- [Text]:
Firefox developers, I hope you're reading this. Keep up the awesome work!


----------



## nixgeek (Apr 12, 2006)

Even though I love Camino, I find myself using Firefox more and more.  I love the extensions but I also use it because it's what I use on every other platform.  Plus, it's very consistent, partly why it's not very Mac-ish unfortunately.  But personally, I think its consistency is what wins me over.


----------



## Amie (Apr 12, 2006)

I use Camino as well. But Firefox is definitely my prefered browser of choice. It's not very Mac-ish by default ... oh, but with the themes and extensions you can *make* it Mac-ish.


----------



## Mikuro (Apr 12, 2006)

Amie said:
			
		

> I use Camino as well. But Firefox is definitely my prefered browser of choice. It's not very Mac-ish by default ... oh, but with the themes and extensions you can *make* it Mac-ish.


What themes are you using?

I love Firefox's flexibility, but it's poor scrolling performance (especially via the keyboard) and hackish interface keep me using Safari (with PithHelmet, of course).


----------



## nixgeek (Apr 12, 2006)

For me, the performance isn't that bad to keep me away from it.  Then again, I'm running it on an iMac G5.  But even still I use it on and G3 iMac at work and it's not that bad.  Of course, Firefox does tend to be a memory hog so the 256 MB of RAM on that G3 iMac tends to push its boundaries.


----------



## eric2006 (Apr 12, 2006)

I have a rather old computer, and I have found that Safari is faster, so I generally stay away from firefox (except when Safari dosent work on a page - Firefox always works). It's great on windows or linux, though.

- [Supplied data]:
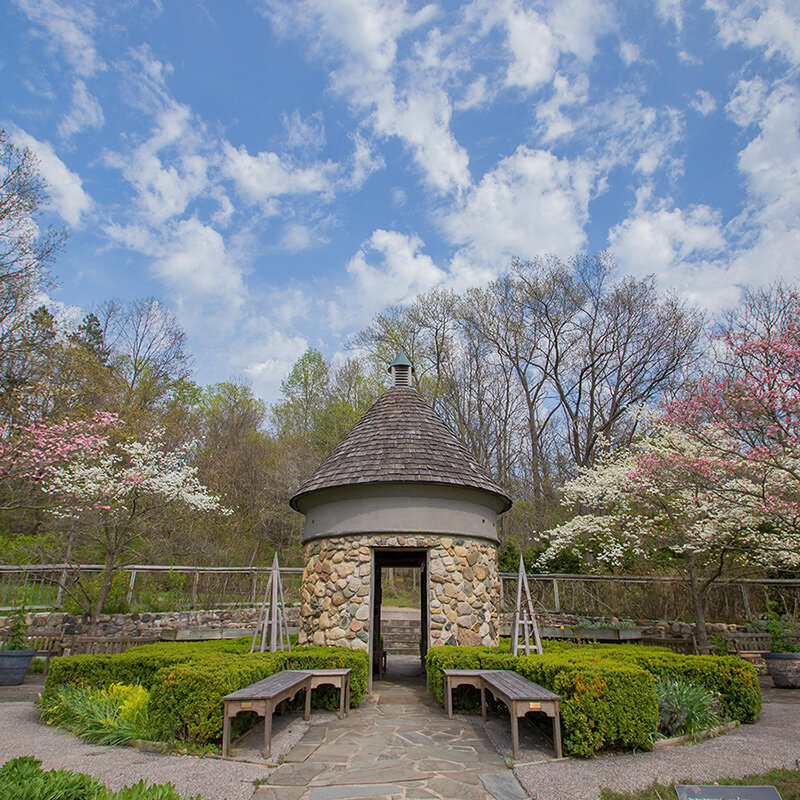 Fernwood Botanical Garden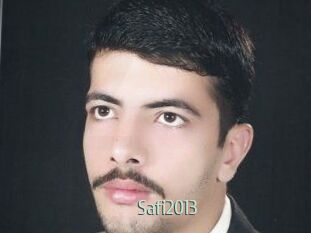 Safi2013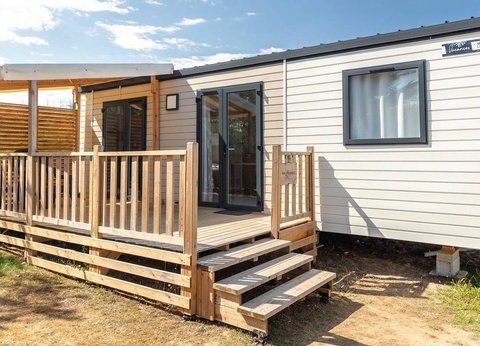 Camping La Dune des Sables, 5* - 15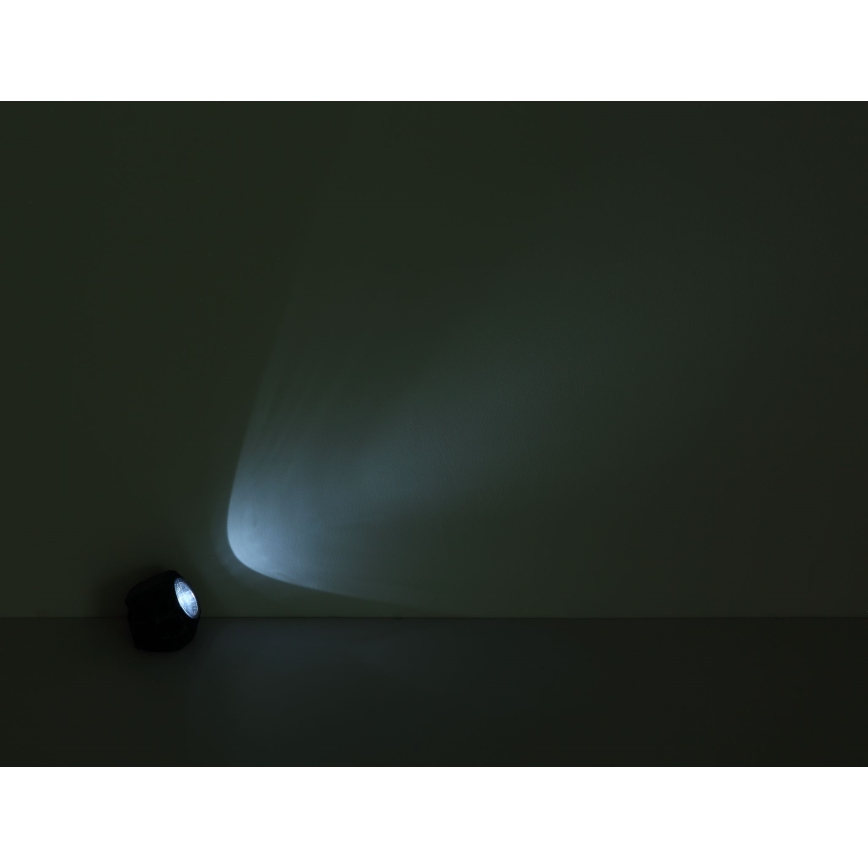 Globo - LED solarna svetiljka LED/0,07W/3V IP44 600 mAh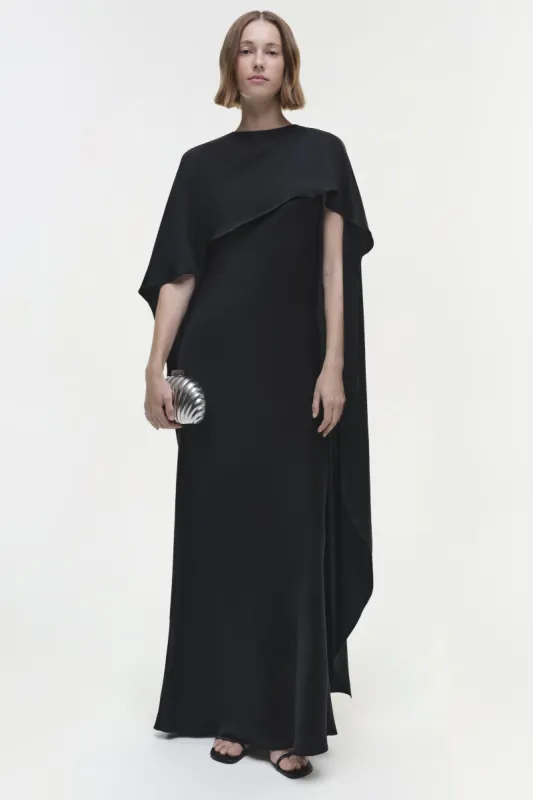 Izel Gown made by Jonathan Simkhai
...
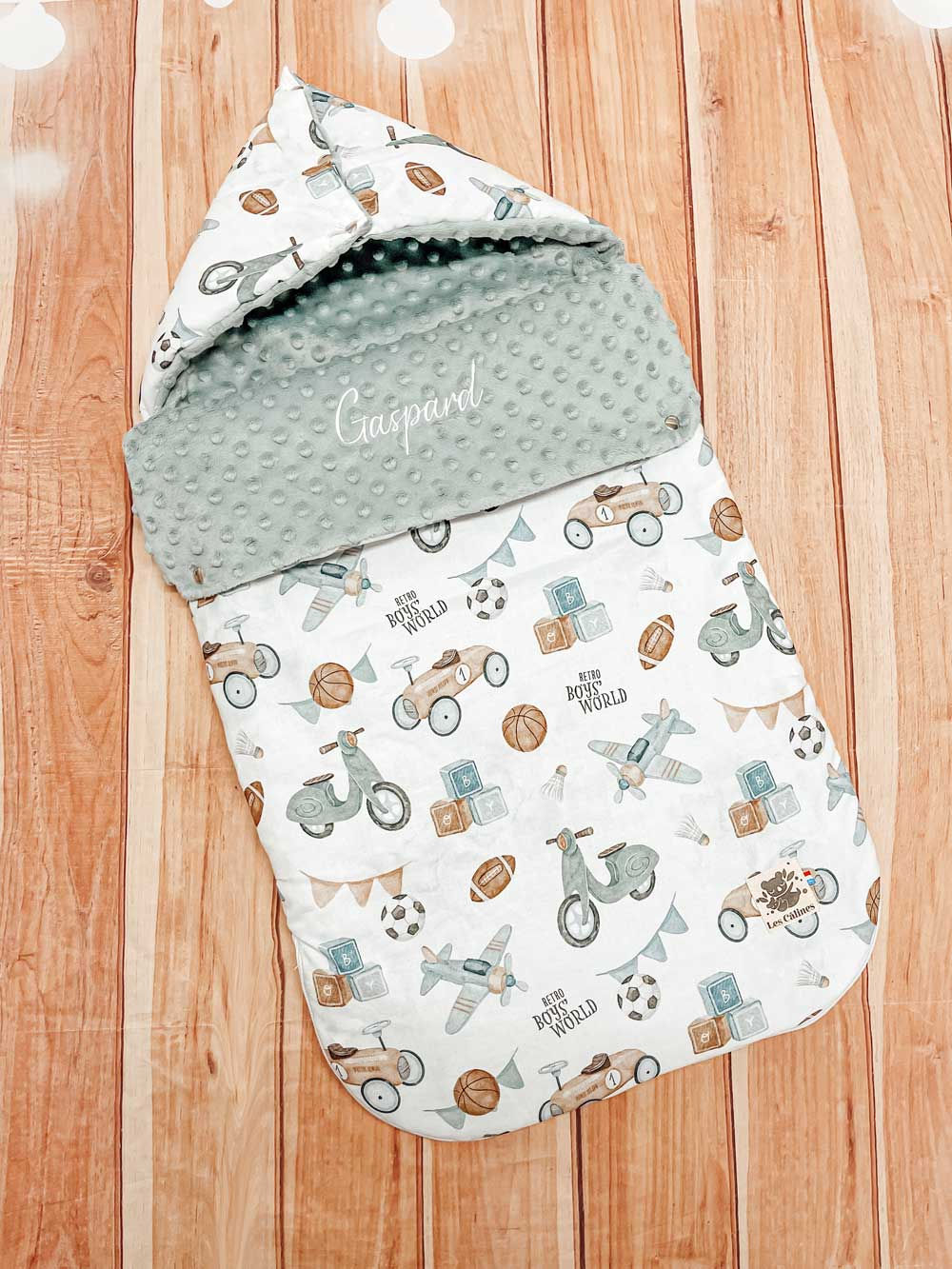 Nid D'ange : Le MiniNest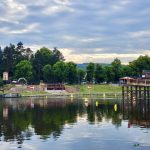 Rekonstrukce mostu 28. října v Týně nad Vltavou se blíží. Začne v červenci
==
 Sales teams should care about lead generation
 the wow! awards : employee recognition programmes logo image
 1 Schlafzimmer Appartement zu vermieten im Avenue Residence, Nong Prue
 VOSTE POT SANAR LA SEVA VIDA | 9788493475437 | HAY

- [Questions to answer]:
(a) Which usernames appear in the post headers of the Firefox forum thread? List each one once.
(b) Could you pick up the Firefox forum thread after its final post and continue it?

- [Task results]:
(a) nixgeek, Amie, Mikuro, eric2006

(b)
----------



## nixgeek (Apr 12, 2006)

Actually, I've noticed it also be a memory hog in Windows and Linux.  I'm hoping that 2.0 will remove the memory issues.


----------



## eric2006 (Apr 12, 2006)

Well, in Windows, Firefox is a much better option than IE.. no matter what resources it uses. If you really want a fast browser, try lynx or elinks. I'm using lynx (on linux) right now, it's _fast_. Then again, it's text based, but for forums, you don't really need images..


----------



## Amie (Apr 13, 2006)

Yes, I've noticed that on most older Macs, Safari runs faster than Firefox. However, rendering Web pages accurately is a whole other issue. 

As far as Firefox themes go, I currently have Noia 2 (eXtreme) and SphereGhome 1.5, which are two of my favorites (I just love the colors and graphics and the cute little things that the tool bar icons do when you mouse over them); Aluminum Kai, which is very cool (sort of underwater-like); BlackJapan, which I'm not too impressed with; Red Cats (blue flavor), which I haven't used yet; BlueShift (haven't used it yet); and Kids Scribbles (I don't care if it says it's a kids' theme--it ROCKS). 

I also have Metal Lion, which I probably WOULD like ... if I could understand Mr. Lion's instructions on how to change the options and use the chrome scroll bars instead of the green. I've downloaded the Edit Config Files extension, but I have no idea what to do with it. His instructions are made for friggin' computer programmers! How am I supposed to know what all that crap means??? LOL So, if anyone cares to take a shot at helping me, please feel free...


----------



## CaptainQuark (Apr 13, 2006)

I use Firefox on the PC (on the odd occasion that I use the PC for internet browsing), but IMHO, nothing beats Safari on the Mac. I can't give you any techy reasons, it's just personal preference.


----------



## nixgeek (Apr 13, 2006)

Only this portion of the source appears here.